A chemical facility is mandated to have an emergency response plan by OSHA PSM and EPA RMP. An accident in the plant, a hurricane, and a potential terrorist attack are a few scenarios that mandate emergency response and planning. However, there is a vast difference between having an emergency plan and having a plan that works.
Read the remainder of the article to find out if your facility’s emergency plan is an effective one.
Let us take a hypothetical example of an incident in a chemical plant that results in a release of a toxic cloud which is moving towards the community at 2 m/s. It is evident that your emergency plan should help protect people but is that the only consideration? What all factors should you consider as a part of your emergency plan?
I suggest thinking of an emergency plan implementation in three phases:
- Acute phase
- Post-incident phase
- Business interruption
Let us look at the factors you should consider for each the above phases.
Acute phase
The principal aim of the acute phase is to protect workers and community. But you also need to ask:
- Should all the workers be evacuated? Is there a recommended evacuation route?
- Should we initiate a shut-down?
- What should be the capacity of shelter-in-place?

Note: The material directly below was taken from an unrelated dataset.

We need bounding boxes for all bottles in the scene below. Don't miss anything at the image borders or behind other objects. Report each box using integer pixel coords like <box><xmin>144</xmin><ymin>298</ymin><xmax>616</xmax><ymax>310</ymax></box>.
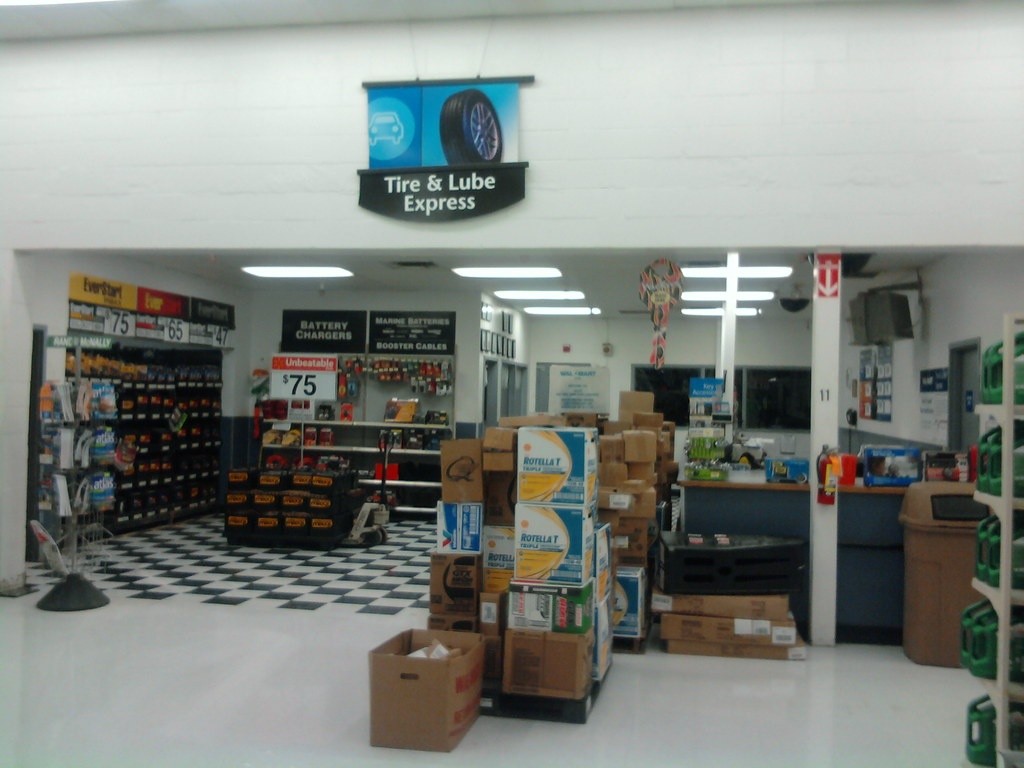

- Should the community be evacuated? Can the community evacuate without causing traffic congestion?
- What should the media be told?
- Are any measures required for the livestock in the adjoining field?
Post-incident phase
A few considerations you may have to address after the incident:
- Will the release have a long-term impact on community or property?
- Are there any symptoms from the release that need to be monitored?
- Did the release impact community water supply?
- Is there a remediation technique that needs to be implemented at the community?
- Under what circumstances should you investigate remediation?
- What information can be disclosed to media and who has the authority to disclose?
Business interruption
Don’t forget your to take care of your customers.
- How to recover from the damage to the brand value?
- Should the manufacturing be stopped and if so, will you lose customers? Are there any backup suppliers?
- Will your efforts to contain legal exposure harm relations with customers, investors, regulators, and even employees?
4 Responses
The EPA’s RMP software is just so much BS! The model overpredicts many of the consequences and underpredicts others. If you have Chlorine in your facility, watch out! The EPA model originally published specified an incredibly large evacuation distance, something akin to 5 miles (8.5 km)diameter in the event of a 1 tonne release. As the regulation and the model were being published in their final draft, they were modified – without documentation and in contrast to what the development models implied.
The new RMP model recommends an evacuation distance of approximately 1.3 miles or 2.1 KM which is not justifiable by any of the EPA model studies.
The point is that RMP*comp may be good for something, but I’m not sure what. Certainly not for planning.
Thank you Dr.Saraf I’m passing on your email to the local LNG action group called Safe Haven.
Greetings from West Wales
Heather Sutton
Heather, you may want to donwload and get familiar with the Cameo Suite for the purposes of planning emergency response for incidents. it’s quite good.
Dave Russell
dlr@mindspring.com
Have I said how grateful I am, because I am very grateful for your quick response, indeed what we are struggling with is the official intransigence about safety, you have made it clear what we should be looking for.
I hope David will respond, he acts as the community policeman, which of course we should not need.